How Entrepreneur Leans on Tech for Vacation-Planning Credit: Smart Destinations

Even though going on vacation is supposed to be a stress-free experience, in reality, that oftentimes is not the case.  Vacation planning service Smart Destinations, is looking to change that by bringing technology into the planning process.

"We take all of the top attractions in nine top United States destinations such as New York, Chicago and San Diego and put them on a single ticket either on a smart card or your smartphone that you can purchase for a set number of days," said Kevin McLaughlin, co-founder and CEO of Smart Destinations. "Customers save money, skip lines and have a much better vacation."

Since opening in 2003, the company has sold more than 1.5 million passes and facilitated more than $26 million in traveler savings.  BusinessNewsDaily spoke with McLaughlin about how they are utilizing technology in their business, how past experiences have shaped the business and the how important it is to find the right workers. 

BusinessNewsDaily: What did you want to be when you grew up?

Kevin McLaughlin: An architect, since I was always drawing houses and floor plans and building with Legos.

BND: What did your parents do for a living?

·····

- [WORK TASK A] According to the Smart Destinations interview, in what year did the company open?
- [WORK TASK B] Please continue the Smart Destinations interview from the point where it stops.

·····

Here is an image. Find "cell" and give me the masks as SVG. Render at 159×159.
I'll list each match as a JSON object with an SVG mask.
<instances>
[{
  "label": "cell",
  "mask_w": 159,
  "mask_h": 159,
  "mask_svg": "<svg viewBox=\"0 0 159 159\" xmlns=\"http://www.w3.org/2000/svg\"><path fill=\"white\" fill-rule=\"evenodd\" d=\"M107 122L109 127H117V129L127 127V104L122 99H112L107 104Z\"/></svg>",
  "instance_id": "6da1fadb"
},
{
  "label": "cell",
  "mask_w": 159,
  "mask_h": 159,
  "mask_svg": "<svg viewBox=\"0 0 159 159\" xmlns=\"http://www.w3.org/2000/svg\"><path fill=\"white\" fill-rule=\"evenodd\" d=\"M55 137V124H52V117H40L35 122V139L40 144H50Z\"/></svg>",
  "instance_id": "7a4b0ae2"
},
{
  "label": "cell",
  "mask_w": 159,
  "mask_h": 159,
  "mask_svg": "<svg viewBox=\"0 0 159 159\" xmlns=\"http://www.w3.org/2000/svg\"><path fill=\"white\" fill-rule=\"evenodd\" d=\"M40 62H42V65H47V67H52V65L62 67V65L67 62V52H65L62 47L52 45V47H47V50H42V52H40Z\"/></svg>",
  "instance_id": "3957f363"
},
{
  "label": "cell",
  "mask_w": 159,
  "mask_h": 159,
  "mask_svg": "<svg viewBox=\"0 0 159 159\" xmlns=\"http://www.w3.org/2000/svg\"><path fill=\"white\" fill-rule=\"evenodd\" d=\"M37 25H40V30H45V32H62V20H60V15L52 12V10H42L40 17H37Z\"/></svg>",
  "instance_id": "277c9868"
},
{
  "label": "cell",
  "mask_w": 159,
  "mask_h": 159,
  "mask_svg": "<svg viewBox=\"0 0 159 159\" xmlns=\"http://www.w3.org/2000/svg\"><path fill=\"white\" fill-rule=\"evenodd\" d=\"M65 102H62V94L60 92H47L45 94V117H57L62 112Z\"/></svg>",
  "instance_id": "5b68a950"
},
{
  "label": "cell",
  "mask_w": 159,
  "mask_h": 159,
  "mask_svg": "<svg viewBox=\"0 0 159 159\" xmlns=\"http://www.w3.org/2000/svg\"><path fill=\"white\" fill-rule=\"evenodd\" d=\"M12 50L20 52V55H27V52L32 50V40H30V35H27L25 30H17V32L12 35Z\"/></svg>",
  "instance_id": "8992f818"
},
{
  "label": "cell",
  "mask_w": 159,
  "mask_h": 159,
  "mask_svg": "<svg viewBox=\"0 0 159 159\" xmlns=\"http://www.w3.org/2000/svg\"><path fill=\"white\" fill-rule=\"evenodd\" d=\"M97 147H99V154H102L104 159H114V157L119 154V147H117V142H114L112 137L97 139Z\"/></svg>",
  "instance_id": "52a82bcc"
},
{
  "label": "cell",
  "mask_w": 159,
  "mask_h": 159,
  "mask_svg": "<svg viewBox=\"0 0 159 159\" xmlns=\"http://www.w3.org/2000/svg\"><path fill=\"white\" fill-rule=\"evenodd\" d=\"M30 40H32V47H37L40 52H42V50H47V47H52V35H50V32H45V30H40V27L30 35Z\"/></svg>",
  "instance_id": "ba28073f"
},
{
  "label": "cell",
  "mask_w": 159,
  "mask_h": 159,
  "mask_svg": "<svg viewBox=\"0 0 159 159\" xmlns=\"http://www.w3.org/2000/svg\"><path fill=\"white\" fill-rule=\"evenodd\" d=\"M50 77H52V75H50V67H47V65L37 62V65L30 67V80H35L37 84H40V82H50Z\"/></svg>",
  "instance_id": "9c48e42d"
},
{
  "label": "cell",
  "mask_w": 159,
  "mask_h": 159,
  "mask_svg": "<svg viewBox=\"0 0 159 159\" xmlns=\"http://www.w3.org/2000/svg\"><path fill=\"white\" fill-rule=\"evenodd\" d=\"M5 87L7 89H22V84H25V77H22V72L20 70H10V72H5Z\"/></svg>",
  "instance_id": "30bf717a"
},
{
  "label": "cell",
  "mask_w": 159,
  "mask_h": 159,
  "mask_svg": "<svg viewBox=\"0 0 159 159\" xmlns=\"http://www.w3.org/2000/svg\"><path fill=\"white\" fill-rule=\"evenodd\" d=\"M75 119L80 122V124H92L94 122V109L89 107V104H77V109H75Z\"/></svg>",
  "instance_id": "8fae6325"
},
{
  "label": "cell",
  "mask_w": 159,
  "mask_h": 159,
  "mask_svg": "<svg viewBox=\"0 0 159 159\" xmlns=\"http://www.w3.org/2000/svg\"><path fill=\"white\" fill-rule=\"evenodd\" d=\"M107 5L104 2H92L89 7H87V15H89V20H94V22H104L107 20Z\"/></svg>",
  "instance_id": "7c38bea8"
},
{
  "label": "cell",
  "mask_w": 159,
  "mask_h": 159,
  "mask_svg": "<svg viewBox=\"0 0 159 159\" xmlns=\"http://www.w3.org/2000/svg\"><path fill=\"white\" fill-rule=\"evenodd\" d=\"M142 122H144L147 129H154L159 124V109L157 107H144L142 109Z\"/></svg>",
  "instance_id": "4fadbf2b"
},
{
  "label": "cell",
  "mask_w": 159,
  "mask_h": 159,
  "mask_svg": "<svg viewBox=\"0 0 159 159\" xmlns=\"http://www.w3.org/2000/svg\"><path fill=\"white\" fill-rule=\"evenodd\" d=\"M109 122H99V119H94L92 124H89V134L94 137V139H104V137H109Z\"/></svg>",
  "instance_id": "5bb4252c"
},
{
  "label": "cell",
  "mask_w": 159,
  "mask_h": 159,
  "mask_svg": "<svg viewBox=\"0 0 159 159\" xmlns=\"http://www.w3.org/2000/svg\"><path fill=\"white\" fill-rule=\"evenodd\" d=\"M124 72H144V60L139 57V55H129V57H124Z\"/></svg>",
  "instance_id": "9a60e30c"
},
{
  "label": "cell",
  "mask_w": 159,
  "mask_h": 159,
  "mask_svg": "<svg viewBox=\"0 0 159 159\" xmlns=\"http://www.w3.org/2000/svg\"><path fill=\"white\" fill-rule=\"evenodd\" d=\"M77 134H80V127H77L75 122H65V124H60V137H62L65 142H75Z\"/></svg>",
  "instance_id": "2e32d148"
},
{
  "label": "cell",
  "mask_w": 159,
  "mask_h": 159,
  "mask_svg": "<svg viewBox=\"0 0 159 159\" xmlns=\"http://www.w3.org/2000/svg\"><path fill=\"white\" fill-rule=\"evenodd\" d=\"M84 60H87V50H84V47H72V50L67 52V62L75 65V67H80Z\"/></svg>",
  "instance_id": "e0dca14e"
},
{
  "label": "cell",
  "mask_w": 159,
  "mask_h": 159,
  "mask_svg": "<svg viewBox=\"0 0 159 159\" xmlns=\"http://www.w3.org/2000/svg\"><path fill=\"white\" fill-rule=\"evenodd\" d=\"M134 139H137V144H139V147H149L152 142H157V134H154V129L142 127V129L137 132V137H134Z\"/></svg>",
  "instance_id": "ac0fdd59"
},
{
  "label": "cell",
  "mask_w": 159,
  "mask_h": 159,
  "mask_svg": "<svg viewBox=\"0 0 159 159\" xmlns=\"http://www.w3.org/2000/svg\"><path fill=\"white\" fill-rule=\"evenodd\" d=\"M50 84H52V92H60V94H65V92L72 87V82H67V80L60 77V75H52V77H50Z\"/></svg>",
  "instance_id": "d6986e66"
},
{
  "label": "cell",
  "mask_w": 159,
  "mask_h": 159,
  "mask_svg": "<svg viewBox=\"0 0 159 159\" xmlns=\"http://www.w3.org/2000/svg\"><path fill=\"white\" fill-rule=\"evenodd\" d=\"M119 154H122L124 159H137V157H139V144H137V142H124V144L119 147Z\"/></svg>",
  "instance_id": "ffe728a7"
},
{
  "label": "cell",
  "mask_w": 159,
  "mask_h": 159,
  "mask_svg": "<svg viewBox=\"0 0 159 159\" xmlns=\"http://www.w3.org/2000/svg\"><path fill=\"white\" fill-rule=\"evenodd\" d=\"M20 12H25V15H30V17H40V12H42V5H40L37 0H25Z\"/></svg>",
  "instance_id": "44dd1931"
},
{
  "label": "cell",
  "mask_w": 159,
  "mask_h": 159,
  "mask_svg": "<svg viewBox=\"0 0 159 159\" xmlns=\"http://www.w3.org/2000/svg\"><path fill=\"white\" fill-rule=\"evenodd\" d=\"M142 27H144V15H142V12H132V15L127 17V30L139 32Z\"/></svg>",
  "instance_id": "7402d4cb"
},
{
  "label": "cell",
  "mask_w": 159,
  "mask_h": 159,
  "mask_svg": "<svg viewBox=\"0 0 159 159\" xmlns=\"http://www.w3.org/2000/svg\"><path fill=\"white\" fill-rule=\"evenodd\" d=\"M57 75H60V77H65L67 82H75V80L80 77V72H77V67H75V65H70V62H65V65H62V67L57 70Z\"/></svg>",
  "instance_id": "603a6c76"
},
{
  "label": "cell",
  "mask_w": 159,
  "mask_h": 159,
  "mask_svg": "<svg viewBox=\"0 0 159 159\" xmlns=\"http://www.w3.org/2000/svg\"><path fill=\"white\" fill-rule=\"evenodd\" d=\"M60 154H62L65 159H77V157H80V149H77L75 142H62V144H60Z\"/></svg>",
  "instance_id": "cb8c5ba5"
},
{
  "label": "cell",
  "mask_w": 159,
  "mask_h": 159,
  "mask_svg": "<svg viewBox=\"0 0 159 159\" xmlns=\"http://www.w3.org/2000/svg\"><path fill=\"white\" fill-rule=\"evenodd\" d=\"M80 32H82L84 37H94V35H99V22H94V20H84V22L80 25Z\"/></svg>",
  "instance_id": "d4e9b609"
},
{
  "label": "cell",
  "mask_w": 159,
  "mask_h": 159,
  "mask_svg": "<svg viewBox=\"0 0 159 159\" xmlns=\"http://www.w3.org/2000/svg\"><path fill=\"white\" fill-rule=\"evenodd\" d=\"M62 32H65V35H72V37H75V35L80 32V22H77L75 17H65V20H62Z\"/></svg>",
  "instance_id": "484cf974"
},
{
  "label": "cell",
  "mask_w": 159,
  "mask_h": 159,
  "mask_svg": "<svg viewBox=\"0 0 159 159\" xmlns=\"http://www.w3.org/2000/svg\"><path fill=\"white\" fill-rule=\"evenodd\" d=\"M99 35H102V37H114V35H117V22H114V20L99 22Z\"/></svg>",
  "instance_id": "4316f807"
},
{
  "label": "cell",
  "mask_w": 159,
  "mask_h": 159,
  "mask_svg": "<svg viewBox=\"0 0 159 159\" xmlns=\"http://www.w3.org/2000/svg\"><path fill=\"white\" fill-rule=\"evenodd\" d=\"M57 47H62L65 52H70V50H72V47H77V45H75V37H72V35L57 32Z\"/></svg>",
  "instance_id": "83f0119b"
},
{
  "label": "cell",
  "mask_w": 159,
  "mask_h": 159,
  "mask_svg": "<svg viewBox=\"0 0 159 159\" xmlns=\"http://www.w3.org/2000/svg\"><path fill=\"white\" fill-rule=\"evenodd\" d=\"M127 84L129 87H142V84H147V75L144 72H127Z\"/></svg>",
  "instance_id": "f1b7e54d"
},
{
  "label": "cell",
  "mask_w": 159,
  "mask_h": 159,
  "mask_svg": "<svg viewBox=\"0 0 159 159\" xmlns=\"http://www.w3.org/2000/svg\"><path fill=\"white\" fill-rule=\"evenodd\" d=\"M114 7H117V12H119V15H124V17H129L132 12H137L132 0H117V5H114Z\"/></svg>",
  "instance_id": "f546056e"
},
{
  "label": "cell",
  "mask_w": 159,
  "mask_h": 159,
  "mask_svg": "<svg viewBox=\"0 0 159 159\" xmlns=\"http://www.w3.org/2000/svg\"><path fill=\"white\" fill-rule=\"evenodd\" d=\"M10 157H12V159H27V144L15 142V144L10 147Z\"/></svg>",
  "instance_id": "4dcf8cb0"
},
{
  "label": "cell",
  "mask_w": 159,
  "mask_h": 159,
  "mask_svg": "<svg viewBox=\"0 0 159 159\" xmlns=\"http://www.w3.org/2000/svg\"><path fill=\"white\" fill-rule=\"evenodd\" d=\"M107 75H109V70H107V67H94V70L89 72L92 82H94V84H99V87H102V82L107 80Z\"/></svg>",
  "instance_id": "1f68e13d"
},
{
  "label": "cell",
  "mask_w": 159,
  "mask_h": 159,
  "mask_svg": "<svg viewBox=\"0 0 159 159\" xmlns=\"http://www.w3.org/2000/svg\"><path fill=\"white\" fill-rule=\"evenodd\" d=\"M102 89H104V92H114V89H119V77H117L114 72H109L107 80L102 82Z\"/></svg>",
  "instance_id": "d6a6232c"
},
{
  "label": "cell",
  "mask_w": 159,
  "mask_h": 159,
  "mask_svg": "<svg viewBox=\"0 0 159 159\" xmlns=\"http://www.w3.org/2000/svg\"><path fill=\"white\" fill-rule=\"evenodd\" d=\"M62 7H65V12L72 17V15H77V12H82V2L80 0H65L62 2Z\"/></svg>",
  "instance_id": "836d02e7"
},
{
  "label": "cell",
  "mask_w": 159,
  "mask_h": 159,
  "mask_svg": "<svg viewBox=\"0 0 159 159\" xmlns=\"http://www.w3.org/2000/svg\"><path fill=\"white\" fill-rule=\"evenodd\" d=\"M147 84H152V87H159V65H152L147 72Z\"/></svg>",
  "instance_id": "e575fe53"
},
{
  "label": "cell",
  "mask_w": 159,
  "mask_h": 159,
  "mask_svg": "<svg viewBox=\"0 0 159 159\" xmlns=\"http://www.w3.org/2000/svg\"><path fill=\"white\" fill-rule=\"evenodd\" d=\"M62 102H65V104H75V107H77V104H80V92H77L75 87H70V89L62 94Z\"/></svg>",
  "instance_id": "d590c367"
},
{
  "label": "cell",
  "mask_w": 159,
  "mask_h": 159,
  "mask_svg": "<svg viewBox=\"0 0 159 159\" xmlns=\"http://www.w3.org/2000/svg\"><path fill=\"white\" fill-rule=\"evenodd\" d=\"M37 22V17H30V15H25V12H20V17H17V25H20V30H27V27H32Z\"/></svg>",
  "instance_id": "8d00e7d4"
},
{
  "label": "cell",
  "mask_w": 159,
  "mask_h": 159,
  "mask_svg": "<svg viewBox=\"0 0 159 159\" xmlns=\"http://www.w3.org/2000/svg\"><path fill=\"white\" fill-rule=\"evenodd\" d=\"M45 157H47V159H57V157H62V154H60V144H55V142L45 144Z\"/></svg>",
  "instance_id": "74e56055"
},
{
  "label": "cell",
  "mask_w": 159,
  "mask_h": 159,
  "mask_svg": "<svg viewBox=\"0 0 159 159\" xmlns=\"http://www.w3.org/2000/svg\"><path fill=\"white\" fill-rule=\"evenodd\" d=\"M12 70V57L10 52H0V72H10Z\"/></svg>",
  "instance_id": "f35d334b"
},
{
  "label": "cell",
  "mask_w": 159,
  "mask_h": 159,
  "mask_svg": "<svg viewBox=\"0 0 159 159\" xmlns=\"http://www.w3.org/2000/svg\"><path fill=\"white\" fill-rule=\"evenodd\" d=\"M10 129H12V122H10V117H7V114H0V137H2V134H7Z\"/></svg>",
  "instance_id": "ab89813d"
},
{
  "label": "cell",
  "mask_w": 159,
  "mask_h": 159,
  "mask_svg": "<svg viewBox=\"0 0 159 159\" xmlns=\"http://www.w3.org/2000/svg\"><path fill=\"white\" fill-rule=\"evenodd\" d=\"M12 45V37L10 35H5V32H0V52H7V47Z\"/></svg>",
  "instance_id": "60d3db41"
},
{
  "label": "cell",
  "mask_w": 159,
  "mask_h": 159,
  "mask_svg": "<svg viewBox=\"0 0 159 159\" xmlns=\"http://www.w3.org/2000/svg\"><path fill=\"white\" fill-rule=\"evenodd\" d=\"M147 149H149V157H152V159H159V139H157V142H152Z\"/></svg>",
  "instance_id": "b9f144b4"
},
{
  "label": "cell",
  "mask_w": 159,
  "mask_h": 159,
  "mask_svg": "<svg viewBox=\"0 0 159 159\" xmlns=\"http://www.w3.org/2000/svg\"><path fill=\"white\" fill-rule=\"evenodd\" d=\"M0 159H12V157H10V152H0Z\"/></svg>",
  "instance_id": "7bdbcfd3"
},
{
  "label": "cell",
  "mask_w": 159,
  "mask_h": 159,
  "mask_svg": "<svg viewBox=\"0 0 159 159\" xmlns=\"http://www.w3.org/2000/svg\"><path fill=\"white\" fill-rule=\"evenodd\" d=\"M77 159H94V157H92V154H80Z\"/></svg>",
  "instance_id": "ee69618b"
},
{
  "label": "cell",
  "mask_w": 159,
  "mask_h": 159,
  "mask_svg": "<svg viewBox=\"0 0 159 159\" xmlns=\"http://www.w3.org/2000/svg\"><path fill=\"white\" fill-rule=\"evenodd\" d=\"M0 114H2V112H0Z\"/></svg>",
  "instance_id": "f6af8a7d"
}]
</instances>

·····

- [EXERCISE RESULT A] 2003

- [EXERCISE RESULT B]
K.M.: My mom was an administrative assistant and my dad was a nuclear cooling designer who designed systems for nuclear submarines to keep the reactors cool.

BND: Can you talk a little about your businesses and how you got your start? 

K.M.: Smart Destinations is the leading provider of attractions passes in the United States. We got our start when my co-founder Cecilia Dahl came up with the product concept after seeing something similar overseas in her role as a travel buyer for a large travel company.  It fit nicely with my experience in consumer Internet startups. We decided to pursue the venture together.

BND: What's the best part of owning your own business?

K.M.: Wearing shorts to work in 90-degree heat. 

BND: What's the biggest mistake you've made as an entrepreneur?

K.M.: There have been plenty. The biggest would probably be hiring the wrong senior leader who almost derailed the business.

BND: What was your main motivation in starting this business?

K.M.: I had been a part of a number of successful startups and had been waiting for a few years to find just the right opportunity.  I was able to start it with smart people who were also my good friends and really enjoy the struggle and the process. 

BND: What previous experiences helped you in that journey? 

K.M.: I was fortunate enough to be a part of many great companies with fantastic mentors, right at the beginning of the Internet boom.  I was part of Delphi Internet — the very first Internet provider to consumers, the Powersite team at Syabse, who built the first e-commerce stores and iWant.com, which was a dot-com bubble victim, but had an all-star team of brilliant minds who taught me so much about strategy.

BND: What was the biggest challenge you encountered and how did you overcome it?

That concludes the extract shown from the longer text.